Additional information about the interests of such persons in the solicitation of proxies in
respect of the merger is included in the preliminary proxy statement/prospectus that has been filed
with the SEC and will be included in the definitive proxy statement/prospectus to be filed with the
SEC in connection with the proposed transaction.
Forward-Looking Statements
All statements in this announcement other than historical facts are forward-looking statements
within the meaning of the Private Securities Litigation Reform Act of 1995. These forward-looking
statements rely on a number of assumptions concerning future events and are subject to a number of
uncertainties and factors, many of which are outside Universals control, which could cause actual
results to differ materially from such statements. Forward-looking information includes, but is not
limited to, statements regarding whether and when the transactions contemplated by the merger
agreement will be consummated, the timing of the determination and publication of Iliads new name
and headquarters and the expected impact of the merger on Universals employees and operating
results. Among the factors that could cause results to differ materially from those indicated by
those forward-looking statements are the result of the review of the proposed merger by various
regulatory agencies and any conditions imposed on the new company in connection with consummation
of the merger; failure to receive the approval of the merger by the stockholders of Hanover and
Universal, the satisfaction of various other conditions to the closing of the merger contemplated
by the merger agreement and the failure to realize anticipated synergies from the proposed merger.

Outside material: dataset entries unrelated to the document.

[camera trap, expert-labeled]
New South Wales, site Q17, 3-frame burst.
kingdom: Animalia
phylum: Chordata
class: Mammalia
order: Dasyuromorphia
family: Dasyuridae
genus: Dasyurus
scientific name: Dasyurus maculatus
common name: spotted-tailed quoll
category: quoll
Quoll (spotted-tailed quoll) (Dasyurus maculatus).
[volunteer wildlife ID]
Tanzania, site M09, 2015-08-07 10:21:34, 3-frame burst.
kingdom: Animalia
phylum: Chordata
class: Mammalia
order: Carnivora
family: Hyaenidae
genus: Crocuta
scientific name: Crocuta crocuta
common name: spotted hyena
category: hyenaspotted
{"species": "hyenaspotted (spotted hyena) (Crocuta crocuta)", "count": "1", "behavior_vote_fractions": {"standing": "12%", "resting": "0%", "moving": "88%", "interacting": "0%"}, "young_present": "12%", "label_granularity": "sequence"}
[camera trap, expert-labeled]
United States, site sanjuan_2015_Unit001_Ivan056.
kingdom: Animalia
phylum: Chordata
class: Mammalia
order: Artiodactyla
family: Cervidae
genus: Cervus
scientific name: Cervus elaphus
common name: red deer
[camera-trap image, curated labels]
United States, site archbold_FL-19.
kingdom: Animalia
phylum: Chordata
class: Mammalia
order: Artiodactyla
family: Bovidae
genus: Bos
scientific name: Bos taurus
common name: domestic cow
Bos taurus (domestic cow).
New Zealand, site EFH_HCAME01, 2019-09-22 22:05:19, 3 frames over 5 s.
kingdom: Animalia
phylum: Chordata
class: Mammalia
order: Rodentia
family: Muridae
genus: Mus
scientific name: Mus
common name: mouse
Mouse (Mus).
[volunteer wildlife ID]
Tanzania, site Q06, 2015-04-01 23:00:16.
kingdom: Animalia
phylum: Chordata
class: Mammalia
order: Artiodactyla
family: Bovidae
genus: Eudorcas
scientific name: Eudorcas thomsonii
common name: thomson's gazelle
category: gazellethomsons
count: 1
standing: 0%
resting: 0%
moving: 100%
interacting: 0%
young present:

These forward-looking statements are also affected by the risk factors, forward-looking statements
and challenges and uncertainties described in Universals Annual Report on Form 10-K for the year
ended December 31, 2006 and those set forth from time to time in Universals filings with the
Securities and Exchange Commission, which are available through Universals website
www.universalcompression.com. Universal expressly disclaims any intention or obligation to revise
or update any forward-looking statements whether as a result of new information, future events, or
otherwise, except as required by law.